# Irish Data set analysis

Author: Galal Abdelaziz

This notebook presents my analysis of the well-known [Fisher’s Iris dataset](https://archive.ics.uci.edu/dataset/53/iris) for the Programming and Scripting module project.

***

![Banner](img/Iris.png)

***

## Introduction:

The __Iris dataset__ is one of the most well-known and commonly used datasets in the field of machine learning and statistics.

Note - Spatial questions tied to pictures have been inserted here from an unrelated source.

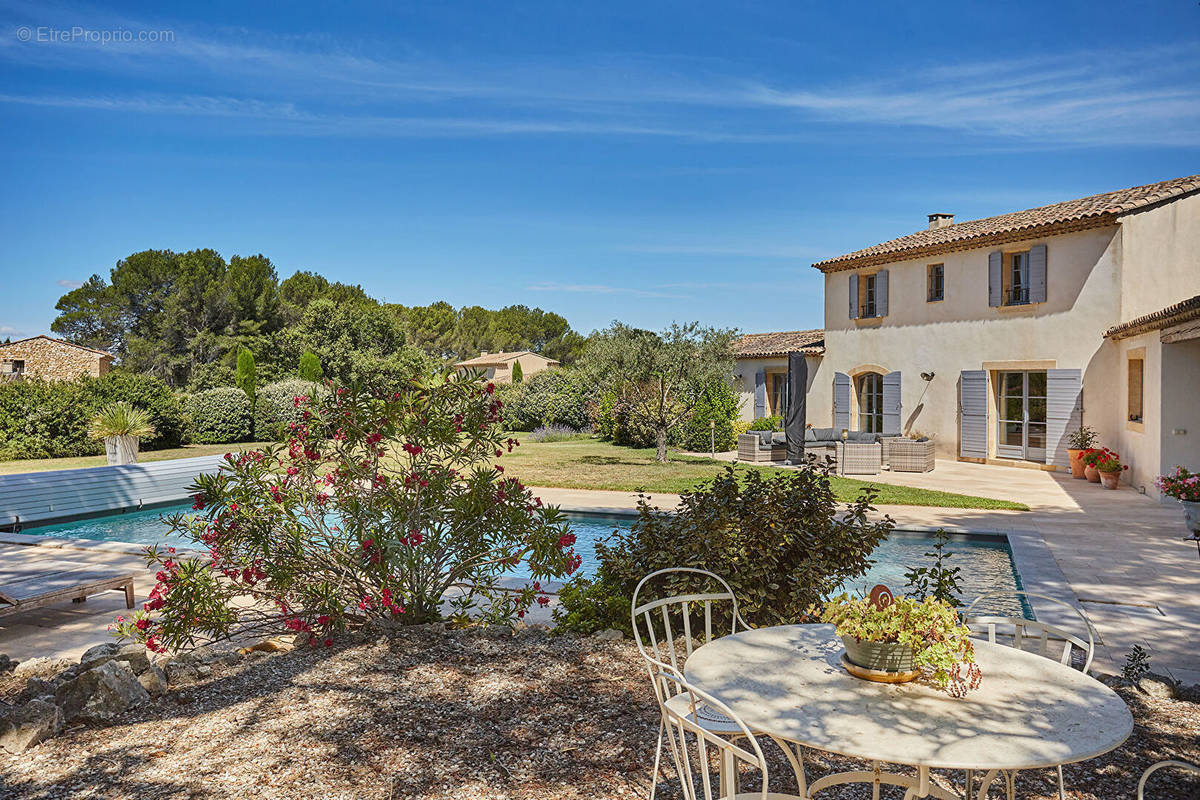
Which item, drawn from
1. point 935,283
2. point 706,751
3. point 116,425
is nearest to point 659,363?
point 935,283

Here's an overview:

* The Iris dataset consists of __150 samples__ of iris flowers from three different species: __Setosa__, __Versicolor__, and __Virginica__.

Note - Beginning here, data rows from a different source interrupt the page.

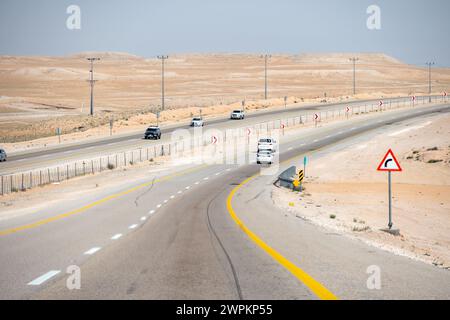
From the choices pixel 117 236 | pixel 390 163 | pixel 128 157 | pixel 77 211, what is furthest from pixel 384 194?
pixel 128 157

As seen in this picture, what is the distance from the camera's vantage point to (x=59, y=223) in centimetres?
1941

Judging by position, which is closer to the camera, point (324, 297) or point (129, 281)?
point (324, 297)

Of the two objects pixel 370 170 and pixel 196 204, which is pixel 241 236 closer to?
pixel 196 204

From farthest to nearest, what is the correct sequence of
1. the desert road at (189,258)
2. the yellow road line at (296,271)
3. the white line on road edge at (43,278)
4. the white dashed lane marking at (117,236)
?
the white dashed lane marking at (117,236) < the white line on road edge at (43,278) < the desert road at (189,258) < the yellow road line at (296,271)

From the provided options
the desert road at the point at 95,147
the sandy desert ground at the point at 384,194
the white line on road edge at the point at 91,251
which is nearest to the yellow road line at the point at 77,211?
the white line on road edge at the point at 91,251

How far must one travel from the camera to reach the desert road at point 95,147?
5309 centimetres

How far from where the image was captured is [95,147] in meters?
65.9

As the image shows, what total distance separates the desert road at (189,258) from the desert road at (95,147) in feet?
95.5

* Each sample includes __four features__:

    * __Sepal length__: The length of the iris flower’s sepals (the green leaf-like structures that encase the flower bud).
    * __Sepal width__: The width of the iris flower’s sepals.
    * __Petal length__: The length of the iris flower’s petals (the colored structures of the flower).
    * __Petal width__: The width of the iris flower’s petals.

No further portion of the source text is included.